**INSTRUCTIONS FOR THE TASK:** Copy only the lines between the one containing "A Nafis min فونت فارسی نفیس ( A Nafis )" and the end of the records, both included, leaving out pictures.

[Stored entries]
------
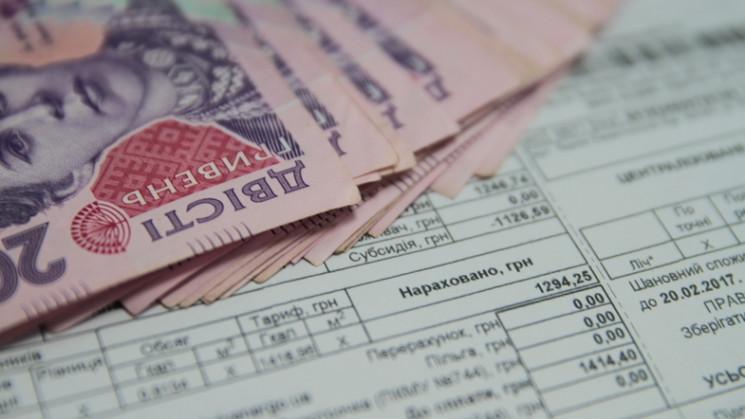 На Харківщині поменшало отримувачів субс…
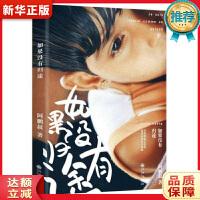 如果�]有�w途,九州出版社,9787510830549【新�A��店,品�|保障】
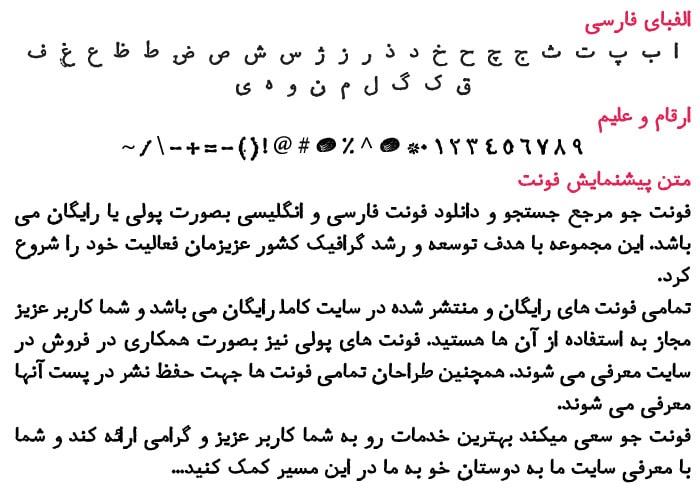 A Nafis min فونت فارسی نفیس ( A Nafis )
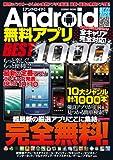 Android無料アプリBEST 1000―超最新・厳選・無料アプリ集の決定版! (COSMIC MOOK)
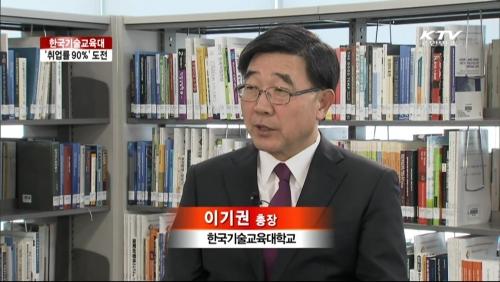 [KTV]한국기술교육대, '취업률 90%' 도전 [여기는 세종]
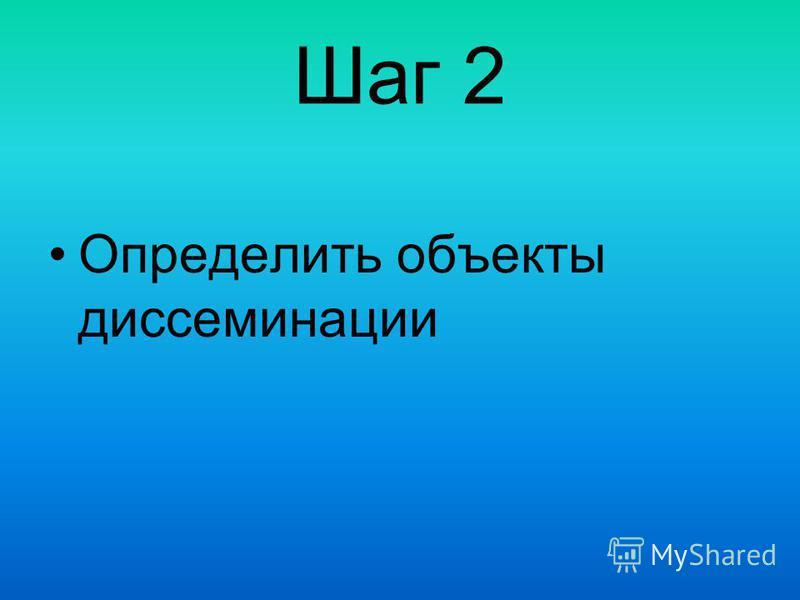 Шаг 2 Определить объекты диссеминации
------
**REPLY:**
 A Nafis min فونت فارسی نفیس ( A Nafis )
 Android無料アプリBEST 1000―超最新・厳選・無料アプリ集の決定版! (COSMIC MOOK)
 [KTV]한국기술교육대, '취업률 90%' 도전 [여기는 세종]
 Шаг 2 Определить объекты диссеминации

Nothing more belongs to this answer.